Maryland
How Donahue v. Rodd Electrotype Co. of New England, Inc. applies in Maryland: state-specific rules, key cases, and bar exam notes for Corporations.
Maryland courts recognize the principle of fiduciary duties among shareholders as established in Donahue. The emphasis is placed on the equitable treatment of minority shareholders, particularly in closely held corporations, mirroring the findings of Donahue.
In Maryland, minority shareholders in closely held corporations have a right to seek judicial intervention when majority shareholders engage in actions that oppress or unfairly prejudice them, reinforcing fiduciary duties outlined in Donahue.
The court upheld minority shareholder rights and reiterated the importance of fair treatment and fiduciary obligations in closely held businesses.
This case affirmed the need for fair dealing and transparency in corporate governance, especially concerning shareholder transactions.

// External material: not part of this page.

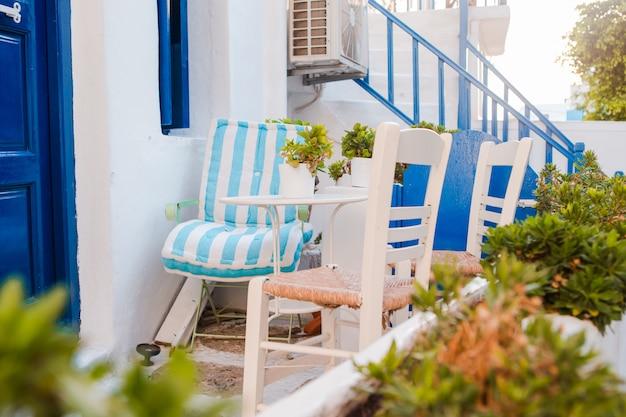 Wąskie uliczki wyspy z niebieskimi balkonami, schodami i kwiatami. piękny taras z zewnątrz w stylu cykladzkim.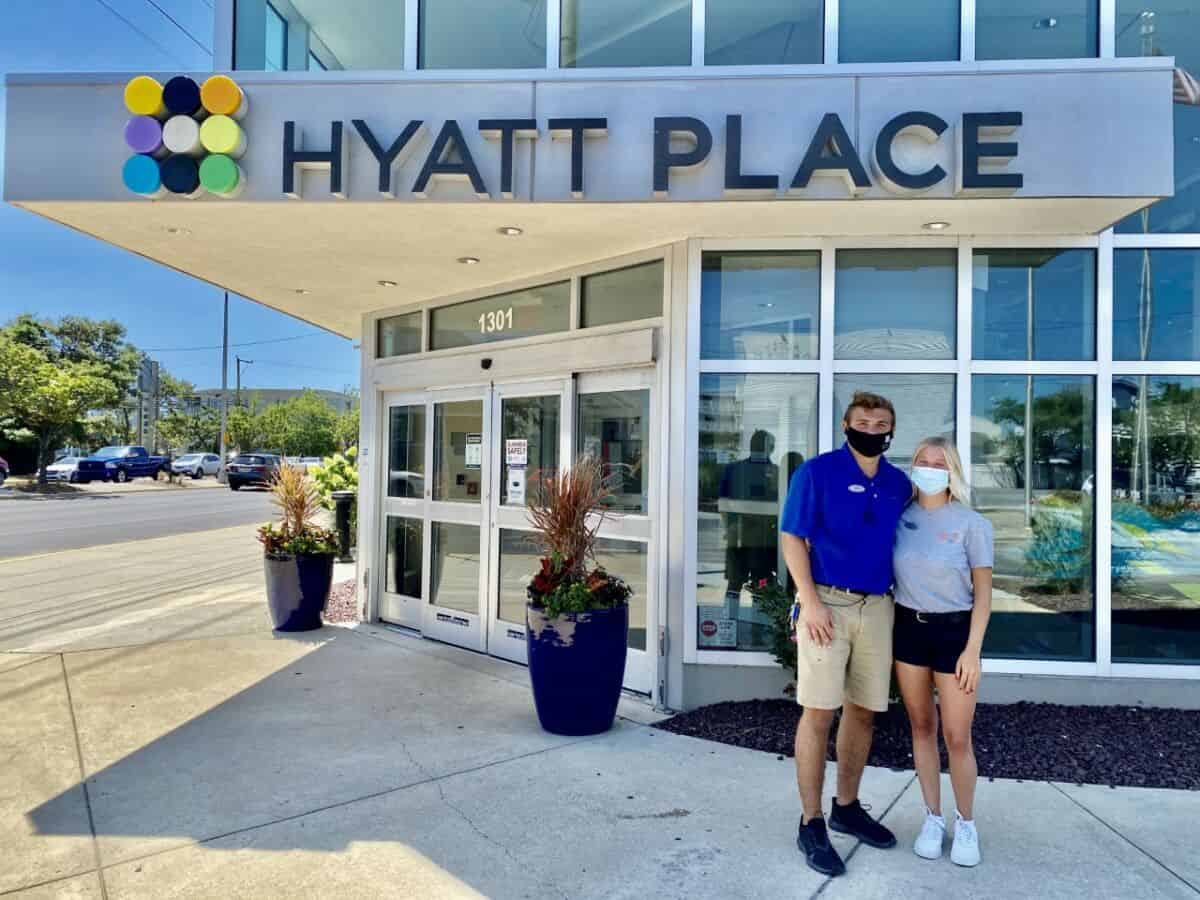 Colleen Kelley and Josh Burns pose outside of Hyatt Place in Dewey Beach, where they interned during the summer of 2020.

The court emphasized the protection of minority interests and outlined the limits on majority power in corporate affairs.
Maryland's approach emphasizes the equitable treatment of shareholders, akin to the federal standard under Delaware law. Both jurisdictions recognize the protection of minority interests, but Maryland courts may focus more on operational fairness and personal relationships within closely held companies.
Bar exam candidates should be aware of the principles established in Donahue as they pertain to shareholder rights and corporate governance, especially in the context of Maryland's statutes and case law.